Мстиславский придержал коня, выжидающе посмотрел на виднеющийся вдали высокий шатёр арбатской вежи [172] . Оттуда должны были подать знак, когда царь станет подъезжать к Арбату. Знака не было, радость изождавшейся черни была преждевременна, а Мстиславский опять попустил поводья…
Дворцовые дьяки осадили перед ним своих игреневых немного назад, чинно, дружно раскланялись… Раскланялся Мстиславский и с большими дьяками, но так же холодно, как и с дворцовыми. Надменный, обременительный кивок головы — вот всё, чем удостоил он больших дьяков — худородных служилых, которых царь всё больше и больше противопоставлял боярам. В них он нашёл как раз то, что ему было нужно: верность, усердие, беспрекословность, к тому же немалый, а порой просто недюжинный ум, который они, в отличие от бояр, щедро, хоть и не бескорыстно, отдавали государственной службе. За это он и жаловал их, и честь им воздавал — не по роду, а по уму, по службе, по делам! Вот он — Висковатый!.. Кто ещё сильней его в посольских делах?! Свору собак съел на этом деле! Вся посольская служба на нём, и ведёт он посольские дела с таким умением, так тонко и искусно, что все зарубежные послы дивятся тонкости и изобретательности его ума. Самые именитые бояре менее известны за рубежом, чем он — Висковатый, дьяк Михайлов, как зовут его в просторечии на Москве. Где бы ни правил он посольство и чьих бы послов ни принимал на Москве, никогда и ни в чём не допустит оплошности или промашки, и если не приведёт дело к благополучному исходу, то и разрушиться ему окончательно не даст: непременно измыслит что-нибудь такое, из чего хоть малая польза да выйдет.
172
Вежа — высокая наблюдательная башня.
К самым тайным делам приобщён дьяк… Дума того не знает, что знает он, и в думе не без основания говорят, что и самому царю не всё ведомо из того, что ведомо дьяку Михайлову.

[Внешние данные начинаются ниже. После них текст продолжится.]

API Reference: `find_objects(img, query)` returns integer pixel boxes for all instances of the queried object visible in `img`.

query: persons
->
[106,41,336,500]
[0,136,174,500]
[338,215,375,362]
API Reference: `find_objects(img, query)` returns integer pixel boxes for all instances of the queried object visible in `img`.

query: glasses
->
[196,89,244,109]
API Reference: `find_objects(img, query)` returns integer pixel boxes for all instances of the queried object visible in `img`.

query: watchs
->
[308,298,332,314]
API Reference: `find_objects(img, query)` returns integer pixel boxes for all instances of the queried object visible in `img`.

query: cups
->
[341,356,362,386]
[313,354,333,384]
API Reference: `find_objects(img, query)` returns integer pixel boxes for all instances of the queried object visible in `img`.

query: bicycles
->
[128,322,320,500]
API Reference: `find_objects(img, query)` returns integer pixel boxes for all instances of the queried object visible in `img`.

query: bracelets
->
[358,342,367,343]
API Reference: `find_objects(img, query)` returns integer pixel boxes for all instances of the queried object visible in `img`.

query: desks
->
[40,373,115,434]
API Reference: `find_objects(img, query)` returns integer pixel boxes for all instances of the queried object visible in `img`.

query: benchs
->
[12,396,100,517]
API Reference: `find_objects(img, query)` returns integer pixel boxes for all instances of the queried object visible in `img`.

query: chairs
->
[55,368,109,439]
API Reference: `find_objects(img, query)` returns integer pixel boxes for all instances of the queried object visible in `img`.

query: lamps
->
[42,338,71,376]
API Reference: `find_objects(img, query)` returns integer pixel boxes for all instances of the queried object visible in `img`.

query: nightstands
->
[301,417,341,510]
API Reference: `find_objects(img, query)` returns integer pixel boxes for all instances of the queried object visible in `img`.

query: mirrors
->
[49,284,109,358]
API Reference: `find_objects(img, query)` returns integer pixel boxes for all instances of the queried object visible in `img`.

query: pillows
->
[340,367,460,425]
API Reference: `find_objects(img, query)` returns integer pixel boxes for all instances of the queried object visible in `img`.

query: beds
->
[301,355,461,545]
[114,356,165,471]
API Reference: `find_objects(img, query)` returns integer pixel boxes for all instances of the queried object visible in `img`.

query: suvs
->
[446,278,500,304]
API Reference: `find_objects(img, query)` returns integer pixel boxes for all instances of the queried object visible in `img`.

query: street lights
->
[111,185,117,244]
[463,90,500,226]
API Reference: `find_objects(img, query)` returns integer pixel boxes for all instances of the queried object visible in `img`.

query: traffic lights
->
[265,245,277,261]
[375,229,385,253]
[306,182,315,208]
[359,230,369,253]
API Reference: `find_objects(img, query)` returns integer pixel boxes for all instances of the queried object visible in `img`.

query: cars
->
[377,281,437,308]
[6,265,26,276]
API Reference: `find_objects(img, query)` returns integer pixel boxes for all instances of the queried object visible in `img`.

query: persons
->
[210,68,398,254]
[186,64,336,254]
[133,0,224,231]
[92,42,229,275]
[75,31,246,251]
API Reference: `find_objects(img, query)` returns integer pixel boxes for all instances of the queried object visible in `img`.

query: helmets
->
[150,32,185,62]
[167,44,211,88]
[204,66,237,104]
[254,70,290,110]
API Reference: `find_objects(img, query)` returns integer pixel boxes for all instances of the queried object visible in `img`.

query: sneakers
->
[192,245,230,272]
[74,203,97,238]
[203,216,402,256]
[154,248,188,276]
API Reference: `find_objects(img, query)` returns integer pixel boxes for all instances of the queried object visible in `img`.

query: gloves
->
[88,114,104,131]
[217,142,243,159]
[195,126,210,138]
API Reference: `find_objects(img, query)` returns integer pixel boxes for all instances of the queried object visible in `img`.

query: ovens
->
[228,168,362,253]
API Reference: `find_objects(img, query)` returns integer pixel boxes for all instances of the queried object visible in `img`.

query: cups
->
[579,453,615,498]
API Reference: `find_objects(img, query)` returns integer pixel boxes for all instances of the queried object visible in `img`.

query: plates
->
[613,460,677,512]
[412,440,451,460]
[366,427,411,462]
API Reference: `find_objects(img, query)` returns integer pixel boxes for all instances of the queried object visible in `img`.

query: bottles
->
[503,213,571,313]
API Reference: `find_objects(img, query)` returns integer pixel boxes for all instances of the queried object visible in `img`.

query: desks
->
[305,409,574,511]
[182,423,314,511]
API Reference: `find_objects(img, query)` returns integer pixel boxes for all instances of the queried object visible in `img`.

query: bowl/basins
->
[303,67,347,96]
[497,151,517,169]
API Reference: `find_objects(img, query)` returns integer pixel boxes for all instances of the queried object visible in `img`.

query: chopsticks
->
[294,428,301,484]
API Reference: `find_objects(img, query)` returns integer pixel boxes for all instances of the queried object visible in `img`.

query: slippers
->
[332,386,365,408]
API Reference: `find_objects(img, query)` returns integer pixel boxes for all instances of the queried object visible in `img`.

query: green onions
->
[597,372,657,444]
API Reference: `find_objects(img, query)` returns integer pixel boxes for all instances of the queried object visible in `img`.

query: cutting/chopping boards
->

Редок такой день, когда из Посольского приказа и в приказ гонцы не увозят за рубеж или не привозят из-за рубежа киличейских [173] грамот, а что в тех грамотах — знает один Бог да дьяк Михайлов, которому царь дозволяет слать грамоты от его, царского, имени, и в знак особого доверия пожаловал ему, ко всему прочему, ещё и звание большого печатника, отдав в его руки свою большую царскую печать. Став хранителем большой царской печати, Висковатый получил возможность вести такие дела, о которых ни один боярин в думе не мог даже и мечтать.
173
Киличейская — дипломатическая.
Проезжая мимо Висковатого, Мстиславский вдруг вспомнил об Алексее Адашеве, который был ещё влиятельней, чем Висковатый, ещё ближе стоял к царю и был более любим им… Не стеснялся Адашев и с боярами становиться в один ряд! Становился! Смелости и честолюбия ему было не занимать — и становился, во всём испытывая судьбу свою до самого конца.
Мстиславский встретил спокойный, уверенный взгляд Висковатого и криво, самодовольно улыбнулся, чувствуя, как воспоминания об Адашеве впервые пробудили в его душе мстительное злорадство. Что осталось теперь от Адашева? Одна лишь память — кощунственная, нещадная, как палач, память, жестоко надругавшаяся над ним.